Please check the attached command outputs and slurmctld.log.

Thanks,
Hui

Comment 13 hui.qiu 2021-05-27 03:43:27 MDT

Created attachment 19690 [details]
squeue output

Comment 14 hui.qiu 2021-05-27 03:45:39 MDT

Created attachment 19691 [details]
sprio output

Comment 15 hui.qiu 2021-05-27 03:47:35 MDT

Created attachment 19692 [details]
sinfo output

Comment 16 hui.qiu 2021-05-27 03:49:50 MDT

Created attachment 19693 [details]
sdiag output

Comment 17 hui.qiu 2021-05-27 03:51:27 MDT

Created attachment 19694 [details]
scontrol show nodes output

Comment 18 hui.qiu 2021-05-27 03:54:56 MDT

Created attachment 19695 [details]
slurmctld.log

Comment 19 Ben Roberts 2021-05-27 09:46:25 MDT

Hi Hui,

I do see what you're pointing out, that it looks like these small jobs should be able to start.  Unfortunately I can't see what exactly is preventing them from being backfilled right away.  The sdiag output you sent makes it look like all the jobs are being evaluated:

        Last depth cycle: 1229
        Last depth cycle (try sched): 46
        ...
        Last queue length: 1229


There must be something that is keeping the jobs from being able to start.  However, with the current log level I wasn't able to see why these jobs weren't starting.  Do you happen to still have jobs queued like this?  If your cluster is still in this state, or if you can make it get in this state again, I would like to have you enable some additional logging by running these commands:
scontrol setdebug debug2
scontrol setdebugflags +backfill


Let the scheduler run for a few minutes with the additional logging enabled.  You can revert to your previous logging settings by running these:
scontrol setdebugflags -backfill
scontrol setdebug info


While you have the debug flags enabled I would like to have you collect the output of several commands too:
sdiag
sinfo
scontrol show nodes (full output)
scontrol show jobs  (full output)


With that information I should be able to get a better idea of what is happening.

Thanks,
Ben

Comment 20 Ben Roberts 2021-06-04 11:07:55 MDT

Hi Hui,

I wanted to follow up and see if this has come up again.  If you are able to collect some debug logging with the 'backfill' flag while this is happening I will be happy to look into what is going on.

Thanks,
Ben

Comment 21 hui.qiu 2021-06-07 18:35:35 MDT

Hi Ben, 

Thanks for the information of getting more debug logs. 
The issue doesn't happen too often. I will follow up the steps to gather the debug information when similar issue happens again. 

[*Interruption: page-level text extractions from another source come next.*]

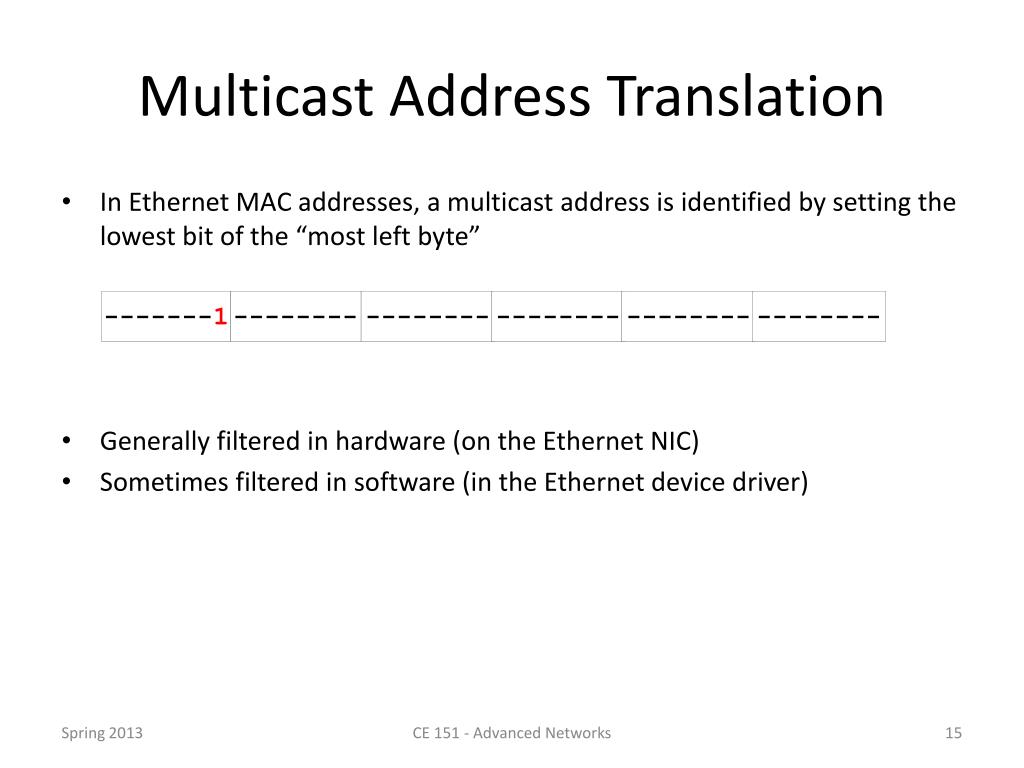 Multicast Address Translation

• In Ethernet MAC addresses, a multicast address is identified by setting the lowest bit of the “most left byte”

| -------1 | -------- | -------- | -------- | -------- | -------- |
|---|---|---|---|---|---|

• Generally filtered in hardware (on the Ethernet NIC)
• Sometimes filtered in software (in the Ethernet device driver)

Spring 2013

CE 151 - Advanced Networks

15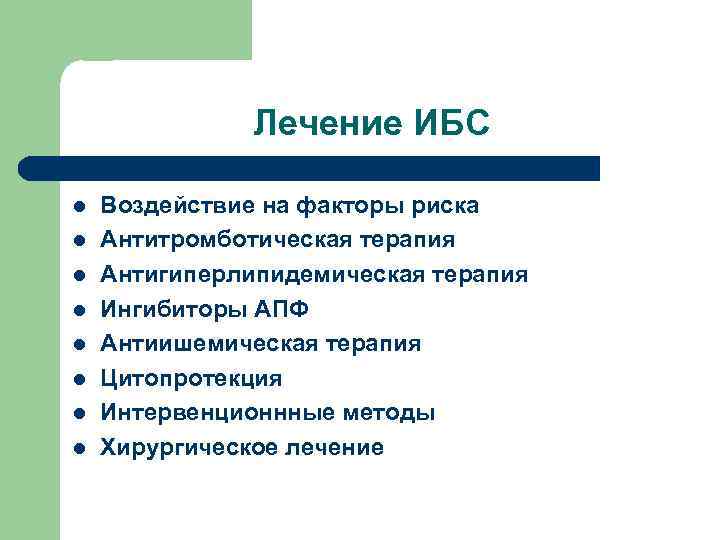 Лечение ИБС

- Воздействие на факторы риска
- Антитромботическая терапия
- Антигиперлипидемическая терапия
- Ингибиторы АПФ
- Антиишемическая терапия
- Цитопротекция
- Интервенционнные методы
- Хирургическое лечение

You may close the case first if you don't hear from me in next a few days as the further steps have been provided. I'd open the case again whenever I could gather the required information. 

Regards,
Hui

Comment 22 Ben Roberts 2021-06-15 15:55:48 MDT

Hi Hui,

I haven't seen an update to this ticket for a week.  I'll go ahead and close it, but if it does come up again and you are able to collect the information we discussed, feel free to update the ticket and I'll review the information.

Thanks,
Ben